The study was performed in 24 healthy, male volunteers, according to an open-label, randomized, single-dose, 3-period crossover design, with a 1-week washout period between the doses. Blood samples were taken prior to each administration and at 18 time points within the 24-hour period following the beginning of each infusion. Serum concentrations of paracetamol were determined by validated high-performance liquid chromatography with UV detection. From serum concentration-time data, a non-compartmental pharmacokinetic analysis was performed to calculate Cmax, tmax, AUC(inf), t(1/2), MRT, Cl(T) and Vd. Log-transformed AUC(inf) and Cmax were tested for bioequivalence. The local pain intensity at infusion site was assessed using a 4-point categorical scale from 0 (none) to 3 (severe). The clinical and biological safety was evaluated by physical examination with measurements of vital signs and ECG and laboratory tests including hematology and biochemistry.
After infusion of 0.5 g and I g of the new paracetamol solution, C(max) and AUC(inf) increased proportionally with dosage. After dose correction to 1 g of paracetamol, the mean (+/- SD) Cmax ratio was 0.98 +/- 0.24 and 0.94 +/- 0.08 for AUC ratio. Identical t(max) was observed for the 2 paracetamol dosages and 90% confidence intervals for t(1/2), MRT, Cl(T) and V(d) were within the acceptable interval 0.8-1.25. The calculated 90% confidence intervals of the new solution (Perfalgan 1 g) to marketed solution (propacetamol 2 g) ratios were 1.11-1.31 (point estimate 1.20) for C(max) and 1.10-1.16 (point estimate 1.13) for AUC(inf). These values were within the acceptable bioequivalence intervals of 0.75 to 1.33 for Cmax and 0.80-1.25 for AUC(inf). Application site disorders were the most frequently observed adverse events but local pain at infusion site was less reported by subjects after Perfalgan (2%) compared to propacetamol (20%). The clinical and biological safety was good and equivalent for the 3 treatments.

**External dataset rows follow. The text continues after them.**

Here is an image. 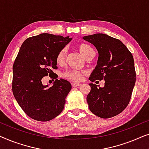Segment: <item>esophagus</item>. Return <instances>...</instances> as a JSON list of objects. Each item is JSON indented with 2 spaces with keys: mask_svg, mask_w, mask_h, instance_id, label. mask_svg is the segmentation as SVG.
Listing matches in <instances>:
<instances>
[{
  "mask_svg": "<svg viewBox=\"0 0 149 149\" xmlns=\"http://www.w3.org/2000/svg\"><path fill=\"white\" fill-rule=\"evenodd\" d=\"M72 85L73 87H79V86H80V85H81V83H72Z\"/></svg>",
  "mask_w": 149,
  "mask_h": 149,
  "instance_id": "1",
  "label": "esophagus"
}]
</instances>
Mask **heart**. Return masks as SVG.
Listing matches in <instances>:
<instances>
[{
    "instance_id": "heart-1",
    "label": "heart",
    "mask_w": 149,
    "mask_h": 149,
    "mask_svg": "<svg viewBox=\"0 0 149 149\" xmlns=\"http://www.w3.org/2000/svg\"><path fill=\"white\" fill-rule=\"evenodd\" d=\"M76 47L85 58H87V57H89L93 53V49L89 45L85 43V42H79L76 45ZM66 49H62L56 55V61L57 64L58 65H62L64 64L65 62V59H66ZM83 74H84L83 71L77 70H67L62 72V76L64 79H68V80L74 81V82H79V81H81Z\"/></svg>"
}]
</instances>
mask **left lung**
<instances>
[{
  "label": "left lung",
  "mask_w": 149,
  "mask_h": 149,
  "mask_svg": "<svg viewBox=\"0 0 149 149\" xmlns=\"http://www.w3.org/2000/svg\"><path fill=\"white\" fill-rule=\"evenodd\" d=\"M95 47L98 60L89 79L104 80V87L90 83L87 96L89 109L94 115L109 119L127 107L136 83V70L132 53L121 40L104 34L83 36Z\"/></svg>",
  "instance_id": "1"
}]
</instances>
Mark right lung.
Wrapping results in <instances>:
<instances>
[{"instance_id":"right-lung-1","label":"right lung","mask_w":149,"mask_h":149,"mask_svg":"<svg viewBox=\"0 0 149 149\" xmlns=\"http://www.w3.org/2000/svg\"><path fill=\"white\" fill-rule=\"evenodd\" d=\"M71 39L47 33L32 36L23 42L14 61L13 95L24 113L36 121H50L64 109L72 86L68 81L57 79L53 69L58 68L57 54ZM48 75L56 79L50 88L42 83Z\"/></svg>"}]
</instances>
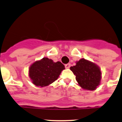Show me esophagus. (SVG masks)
Wrapping results in <instances>:
<instances>
[{"mask_svg":"<svg viewBox=\"0 0 122 122\" xmlns=\"http://www.w3.org/2000/svg\"><path fill=\"white\" fill-rule=\"evenodd\" d=\"M65 67L66 68H69L70 67V63H67V64H65Z\"/></svg>","mask_w":122,"mask_h":122,"instance_id":"34e87169","label":"esophagus"}]
</instances>
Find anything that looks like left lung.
<instances>
[{
  "instance_id": "left-lung-1",
  "label": "left lung",
  "mask_w": 122,
  "mask_h": 122,
  "mask_svg": "<svg viewBox=\"0 0 122 122\" xmlns=\"http://www.w3.org/2000/svg\"><path fill=\"white\" fill-rule=\"evenodd\" d=\"M78 85L84 90H95L100 84L102 72L98 65L85 59L76 62L70 67Z\"/></svg>"
}]
</instances>
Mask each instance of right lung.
Listing matches in <instances>:
<instances>
[{
	"instance_id": "obj_1",
	"label": "right lung",
	"mask_w": 122,
	"mask_h": 122,
	"mask_svg": "<svg viewBox=\"0 0 122 122\" xmlns=\"http://www.w3.org/2000/svg\"><path fill=\"white\" fill-rule=\"evenodd\" d=\"M64 69L65 66L60 62H54L52 59L44 57L30 66L29 75L33 84L44 87L57 80Z\"/></svg>"
}]
</instances>
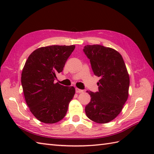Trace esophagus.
I'll use <instances>...</instances> for the list:
<instances>
[{"instance_id": "esophagus-1", "label": "esophagus", "mask_w": 154, "mask_h": 154, "mask_svg": "<svg viewBox=\"0 0 154 154\" xmlns=\"http://www.w3.org/2000/svg\"><path fill=\"white\" fill-rule=\"evenodd\" d=\"M75 92L77 93H81L83 92V90H81V89H78V88H76V89H75Z\"/></svg>"}]
</instances>
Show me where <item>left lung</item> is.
<instances>
[{
    "label": "left lung",
    "instance_id": "left-lung-1",
    "mask_svg": "<svg viewBox=\"0 0 154 154\" xmlns=\"http://www.w3.org/2000/svg\"><path fill=\"white\" fill-rule=\"evenodd\" d=\"M83 51L94 74L100 77L99 91H87L91 99L85 106L86 115L97 123L109 122L120 114L128 97L130 78L125 63L120 54L110 48L87 45Z\"/></svg>",
    "mask_w": 154,
    "mask_h": 154
}]
</instances>
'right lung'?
<instances>
[{
	"label": "right lung",
	"mask_w": 154,
	"mask_h": 154,
	"mask_svg": "<svg viewBox=\"0 0 154 154\" xmlns=\"http://www.w3.org/2000/svg\"><path fill=\"white\" fill-rule=\"evenodd\" d=\"M75 45L40 48L29 55L23 68L21 83L31 112L40 122L54 124L65 117L75 93L73 87L54 83Z\"/></svg>",
	"instance_id": "obj_1"
}]
</instances>
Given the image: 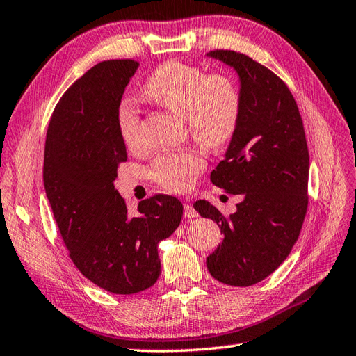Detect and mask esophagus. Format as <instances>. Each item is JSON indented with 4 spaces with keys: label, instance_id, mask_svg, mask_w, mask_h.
Listing matches in <instances>:
<instances>
[{
    "label": "esophagus",
    "instance_id": "34e87169",
    "mask_svg": "<svg viewBox=\"0 0 356 356\" xmlns=\"http://www.w3.org/2000/svg\"><path fill=\"white\" fill-rule=\"evenodd\" d=\"M184 218H198V211H196L191 204H184Z\"/></svg>",
    "mask_w": 356,
    "mask_h": 356
}]
</instances>
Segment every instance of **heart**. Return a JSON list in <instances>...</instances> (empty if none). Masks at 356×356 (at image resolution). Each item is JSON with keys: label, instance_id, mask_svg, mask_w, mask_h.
Listing matches in <instances>:
<instances>
[{"label": "heart", "instance_id": "1", "mask_svg": "<svg viewBox=\"0 0 356 356\" xmlns=\"http://www.w3.org/2000/svg\"><path fill=\"white\" fill-rule=\"evenodd\" d=\"M143 96L184 118L187 131L204 147L216 151L230 143L241 122L242 94L233 77L211 73L179 60H168L147 76ZM117 126L124 145L140 146V111L131 100L117 108ZM205 168L195 149L163 154L154 161L151 178L170 192H184Z\"/></svg>", "mask_w": 356, "mask_h": 356}]
</instances>
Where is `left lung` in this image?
<instances>
[{
  "instance_id": "1",
  "label": "left lung",
  "mask_w": 356,
  "mask_h": 356,
  "mask_svg": "<svg viewBox=\"0 0 356 356\" xmlns=\"http://www.w3.org/2000/svg\"><path fill=\"white\" fill-rule=\"evenodd\" d=\"M239 76L241 122L211 183L242 195L233 215L215 205L193 204L202 218L219 225L224 239L207 257L210 274L230 286H251L288 257L307 209L309 152L302 115L285 82L247 54L215 50Z\"/></svg>"
}]
</instances>
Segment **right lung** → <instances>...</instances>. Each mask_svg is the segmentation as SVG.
<instances>
[{
	"mask_svg": "<svg viewBox=\"0 0 356 356\" xmlns=\"http://www.w3.org/2000/svg\"><path fill=\"white\" fill-rule=\"evenodd\" d=\"M138 62L105 60L77 79L47 131L44 187L70 257L86 279L113 294H137L160 277L158 243L177 230L183 204L155 195L128 215L115 191L128 160L117 108Z\"/></svg>",
	"mask_w": 356,
	"mask_h": 356,
	"instance_id": "1",
	"label": "right lung"
}]
</instances>
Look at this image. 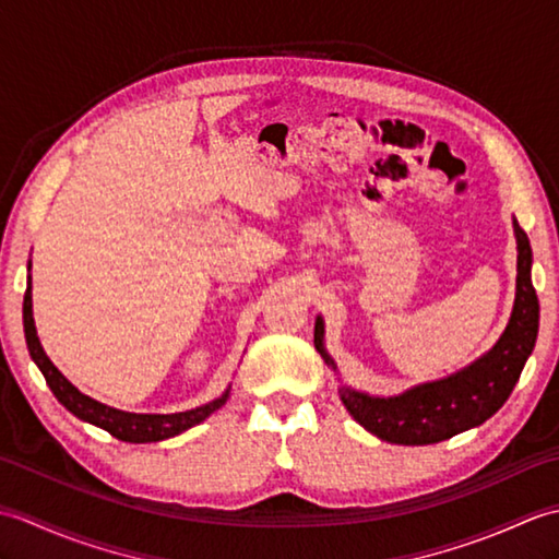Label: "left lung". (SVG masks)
Instances as JSON below:
<instances>
[{"instance_id":"1","label":"left lung","mask_w":559,"mask_h":559,"mask_svg":"<svg viewBox=\"0 0 559 559\" xmlns=\"http://www.w3.org/2000/svg\"><path fill=\"white\" fill-rule=\"evenodd\" d=\"M516 298L504 334L476 362L437 382L418 384L399 396H370L341 386L343 406L367 432L391 444H437L483 425L504 406L538 338L540 305L531 281L533 252L528 235L514 218ZM314 348L329 367L336 365L324 348V322H314Z\"/></svg>"}]
</instances>
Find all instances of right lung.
<instances>
[{"mask_svg": "<svg viewBox=\"0 0 559 559\" xmlns=\"http://www.w3.org/2000/svg\"><path fill=\"white\" fill-rule=\"evenodd\" d=\"M31 269V266H28ZM23 331H26V343H28V353L33 362L38 365V370L43 372L47 386L52 389V394L62 406L74 413L76 418L86 420L96 427H103L108 430L112 437L122 439V442H134V444H144V442H160V439H168L180 435L189 427L199 425L201 420H206L213 411H218L225 406V401L230 396V389H225V394L216 401L206 403V406H199L192 411H182V413H170V415H158V413H127V411H117L105 406V403L91 399L86 394L69 382V379L57 370L52 360L47 358L38 331H35L33 322V293H31V276H28V288L26 295H23Z\"/></svg>", "mask_w": 559, "mask_h": 559, "instance_id": "1", "label": "right lung"}]
</instances>
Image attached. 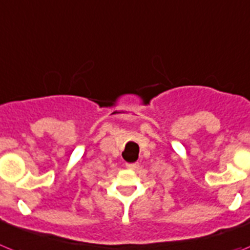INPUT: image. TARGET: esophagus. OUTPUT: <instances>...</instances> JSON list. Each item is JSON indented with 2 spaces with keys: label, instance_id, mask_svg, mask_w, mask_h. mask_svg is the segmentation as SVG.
Here are the masks:
<instances>
[{
  "label": "esophagus",
  "instance_id": "34e87169",
  "mask_svg": "<svg viewBox=\"0 0 250 250\" xmlns=\"http://www.w3.org/2000/svg\"><path fill=\"white\" fill-rule=\"evenodd\" d=\"M125 166H127L128 168H131V170H134V168H137L138 167V162H136V164H127Z\"/></svg>",
  "mask_w": 250,
  "mask_h": 250
}]
</instances>
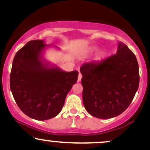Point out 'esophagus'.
Returning <instances> with one entry per match:
<instances>
[{"label": "esophagus", "instance_id": "esophagus-1", "mask_svg": "<svg viewBox=\"0 0 150 150\" xmlns=\"http://www.w3.org/2000/svg\"><path fill=\"white\" fill-rule=\"evenodd\" d=\"M82 74H81L80 73H79L78 77H77V81H78V82H80V81H81V80H82Z\"/></svg>", "mask_w": 150, "mask_h": 150}]
</instances>
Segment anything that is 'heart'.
Here are the masks:
<instances>
[{
    "mask_svg": "<svg viewBox=\"0 0 150 150\" xmlns=\"http://www.w3.org/2000/svg\"><path fill=\"white\" fill-rule=\"evenodd\" d=\"M97 51V49L95 47L88 48V49H86L85 51V54H87V55L92 54V53L96 52ZM106 56H107V53H106L105 51H101L98 53L97 57H96V61H101V60L104 59V58H106Z\"/></svg>",
    "mask_w": 150,
    "mask_h": 150,
    "instance_id": "1",
    "label": "heart"
}]
</instances>
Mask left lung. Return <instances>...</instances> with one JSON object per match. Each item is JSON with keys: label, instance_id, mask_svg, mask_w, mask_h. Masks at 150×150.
I'll return each instance as SVG.
<instances>
[{"label": "left lung", "instance_id": "left-lung-1", "mask_svg": "<svg viewBox=\"0 0 150 150\" xmlns=\"http://www.w3.org/2000/svg\"><path fill=\"white\" fill-rule=\"evenodd\" d=\"M82 100L89 114L108 119L121 114L132 102L140 82L135 54L119 42L116 54L81 66Z\"/></svg>", "mask_w": 150, "mask_h": 150}]
</instances>
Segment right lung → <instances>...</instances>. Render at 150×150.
<instances>
[{
  "mask_svg": "<svg viewBox=\"0 0 150 150\" xmlns=\"http://www.w3.org/2000/svg\"><path fill=\"white\" fill-rule=\"evenodd\" d=\"M44 40H32L15 54L10 86L15 102L25 114L44 120L61 112L67 94L76 83L78 72H65L46 61Z\"/></svg>",
  "mask_w": 150,
  "mask_h": 150,
  "instance_id": "add662e5",
  "label": "right lung"
}]
</instances>
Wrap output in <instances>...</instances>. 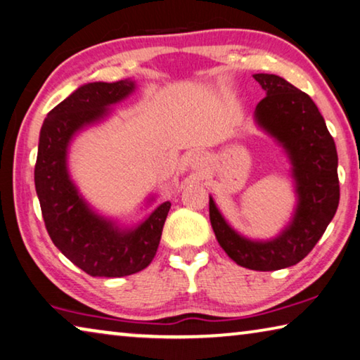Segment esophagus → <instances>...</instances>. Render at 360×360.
<instances>
[{
  "label": "esophagus",
  "instance_id": "1",
  "mask_svg": "<svg viewBox=\"0 0 360 360\" xmlns=\"http://www.w3.org/2000/svg\"><path fill=\"white\" fill-rule=\"evenodd\" d=\"M191 162H192V165H197L198 163V157H192Z\"/></svg>",
  "mask_w": 360,
  "mask_h": 360
}]
</instances>
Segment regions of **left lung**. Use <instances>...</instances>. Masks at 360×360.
Segmentation results:
<instances>
[{"mask_svg": "<svg viewBox=\"0 0 360 360\" xmlns=\"http://www.w3.org/2000/svg\"><path fill=\"white\" fill-rule=\"evenodd\" d=\"M266 96L255 121L280 143L292 166L297 207L275 239L252 240L236 233L210 197V223L219 245L236 264L257 271L299 264L315 248L340 203L338 153L317 105L302 90L275 74H254Z\"/></svg>", "mask_w": 360, "mask_h": 360, "instance_id": "obj_1", "label": "left lung"}]
</instances>
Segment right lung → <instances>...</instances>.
I'll list each match as a JSON object with an SVG mask.
<instances>
[{
  "mask_svg": "<svg viewBox=\"0 0 360 360\" xmlns=\"http://www.w3.org/2000/svg\"><path fill=\"white\" fill-rule=\"evenodd\" d=\"M136 89L132 80L92 82L79 87L43 121L35 163V189L53 244L90 276L120 278L147 268L157 254L171 208L162 205L134 228H120L95 213L68 171V147L84 127L110 115L108 106Z\"/></svg>",
  "mask_w": 360,
  "mask_h": 360,
  "instance_id": "add662e5",
  "label": "right lung"
}]
</instances>
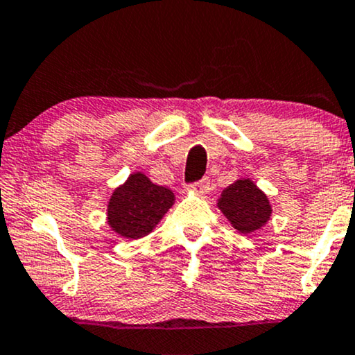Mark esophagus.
I'll use <instances>...</instances> for the list:
<instances>
[{
  "mask_svg": "<svg viewBox=\"0 0 355 355\" xmlns=\"http://www.w3.org/2000/svg\"><path fill=\"white\" fill-rule=\"evenodd\" d=\"M208 190H210V180H208V178H203V180L196 182V183H193V185H191V191H193V193H196V195H200V196L208 193Z\"/></svg>",
  "mask_w": 355,
  "mask_h": 355,
  "instance_id": "34e87169",
  "label": "esophagus"
}]
</instances>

After administration of paracetamol solution for injection 0.5 g and 1 g, the pharmacokinetics of paracetamol is linear. All results indicate that 1 g of paracetamol administered as Perfalgan 10 mg/ml is bioequivalent to propacetamol 2 g with a better local safety.
已研发出一种新型即用型对乙酰氨基酚注射液(必理通10mg/ml),无需预先复溶。本研究的目的是确定静脉输注0.5g和1g必理通15分钟后对乙酰氨基酚的血药浓度曲线,并证明1g必理通剂量与市售注射用参比制剂丙帕他莫2g(普罗达非林2g,相当于1g对乙酰氨基酚)之间的生物等效性。次要目的是评估局部耐受性以及临床和生物学安全性。
本研究根据开放标签、随机、单剂量、3期交叉设计,在24名健康男性志愿者中进行,各剂量之间有1周的洗脱期。在每次给药前以及每次输注开始后的24小时内的18个时间点采集血样。采用经过验证的配有紫外检测的高效液相色谱法测定对乙酰氨基酚的血清浓度。根据血药浓度-时间数据,进行非房室药代动力学分析,以计算Cmax、tmax、AUC(inf)、t(1/2)、MRT、Cl(T)和Vd。对经对数转换的AUC(inf)和Cmax进行生物等效性检验。使用从0(无)到3(严重)的4级分类量表评估输注部位的局部疼痛强度。通过体格检查、生命体征和心电图测量以及包括血液学和生物化学在内的实验室检查评估临床和生物学安全性。
输注0.5g和1g新型对乙酰氨基酚溶液后,C(max)和AUC(inf)与剂量成比例增加。将剂量校正为1g对乙酰氨基酚后,AUC比值的平均(±标准差)Cmax比值分别为0.98±0.24和0.94±0.08。两种对乙酰氨基酚剂量的t(max)相同,t(1/2)、MRT、Cl(T)和V(d)的90%置信区间在可接受区间0.8 - 1.25内。新溶液(必理通1g)与市售溶液(丙帕他莫2g)比值的计算90%置信区间,C(max)为1.11 - 1.31(点估计值1.20),AUC(inf)为1.10 - 1.16(点估计值1.13)。这些值在Cmax的0.75至1.33和AUC(inf)的0.80 - 1.25的可接受生物等效性区间内。应用部位疾病是最常观察到的不良事件,但与丙帕他莫(20%)相比,必理通治疗后受试者报告的输注部位局部疼痛较少(2%)。三种治疗的临床和生物学安全性良好且相当。
静脉注射0.5g和1g对乙酰氨基酚溶液后,对乙酰氨基酚的药代动力学呈线性。所有结果表明,以10mg/ml必理通形式给药的1g对乙酰氨基酚与2g丙帕他莫生物等效,且局部安全性更好。